Writing prompt #25: ON CONFLICT
Hi Everyone,
How was your weekend?
Today I’m going to address a question submitted by Catherine Yu on our crafts thread last week:
“I realized one of the stories I'm working on doesn't have enough conflict. It's structured in such a way that each encounter has to have a greater emotional magnitude than the last. What are some ways to crack open or increase conflict in the mid-section of a story? Can an emotional pivot be enough?”
Unlike theater, which thrives on conflict—you could argue that conflict is a play’s oxygen—fiction is often more forgiving. The 19th century Russian novel OBLOMOV by Ivan Goncharov comes to mind: five hundred-plus pages about a minor nobleman who barely leaves his bed. Inaction supplants conflict throughout and yet the story is engaging, highly comedic, self-skewering and defies the standard Fichtean curve of ascending action/crises followed by a climax and denouement.

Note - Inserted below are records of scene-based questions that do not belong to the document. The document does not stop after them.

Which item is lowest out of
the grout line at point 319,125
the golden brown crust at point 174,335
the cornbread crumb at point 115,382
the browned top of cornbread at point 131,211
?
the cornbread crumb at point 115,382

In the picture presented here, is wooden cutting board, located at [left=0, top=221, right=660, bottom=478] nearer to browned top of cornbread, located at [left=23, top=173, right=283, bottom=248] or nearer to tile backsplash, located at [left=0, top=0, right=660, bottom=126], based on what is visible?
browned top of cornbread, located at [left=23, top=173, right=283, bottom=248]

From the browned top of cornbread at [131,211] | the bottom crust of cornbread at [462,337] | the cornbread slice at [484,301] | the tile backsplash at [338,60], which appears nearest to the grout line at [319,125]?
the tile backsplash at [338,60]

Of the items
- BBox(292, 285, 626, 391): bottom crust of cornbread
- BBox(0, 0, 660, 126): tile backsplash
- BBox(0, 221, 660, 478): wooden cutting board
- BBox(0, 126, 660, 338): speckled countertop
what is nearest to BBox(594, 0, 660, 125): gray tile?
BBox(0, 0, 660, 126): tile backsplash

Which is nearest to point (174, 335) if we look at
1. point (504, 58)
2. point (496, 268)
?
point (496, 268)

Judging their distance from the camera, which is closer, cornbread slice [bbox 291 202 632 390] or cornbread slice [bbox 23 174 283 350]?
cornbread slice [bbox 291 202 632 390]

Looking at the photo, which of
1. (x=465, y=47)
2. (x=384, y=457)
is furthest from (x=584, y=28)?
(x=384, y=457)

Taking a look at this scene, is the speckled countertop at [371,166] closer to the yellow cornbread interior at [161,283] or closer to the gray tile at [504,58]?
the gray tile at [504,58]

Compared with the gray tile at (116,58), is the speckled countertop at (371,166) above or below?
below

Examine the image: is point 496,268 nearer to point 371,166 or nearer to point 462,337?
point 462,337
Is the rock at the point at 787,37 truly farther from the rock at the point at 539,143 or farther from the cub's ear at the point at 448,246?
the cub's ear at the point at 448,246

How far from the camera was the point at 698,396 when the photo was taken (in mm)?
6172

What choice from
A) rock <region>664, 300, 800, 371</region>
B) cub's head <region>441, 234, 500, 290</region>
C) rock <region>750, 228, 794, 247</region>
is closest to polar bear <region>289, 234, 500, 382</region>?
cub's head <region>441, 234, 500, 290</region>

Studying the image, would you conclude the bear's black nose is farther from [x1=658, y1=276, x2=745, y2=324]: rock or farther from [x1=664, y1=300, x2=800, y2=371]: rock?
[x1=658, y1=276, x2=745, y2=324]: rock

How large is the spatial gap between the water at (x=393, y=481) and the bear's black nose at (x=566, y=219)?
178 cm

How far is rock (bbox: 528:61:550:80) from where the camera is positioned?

Why? Because voice and sensibility carry the day. In fact, both can sustain a story even when the plot doesn’t follow a conflict-rich format. That said, if your story fits this template—terrific! It’s certainly a time-tested way to relay a tale. But if your story resists this, if your characters want to tell it their way, if what they don’t say is more eloquent than what they do, trust that too.
YOUR PROMPT: Try plotting your story as proscribed by the Fichtean curve model. Does it fit? Is conflict naturally arising from your set-up of characters and incidents? If not, don’t force the conflict. Instead consider creating another model—be it musical, architectonic, or otherwise—to undergird your piece.
I hope this helps. Please feel free to comment with additional ideas and suggestions on the subject!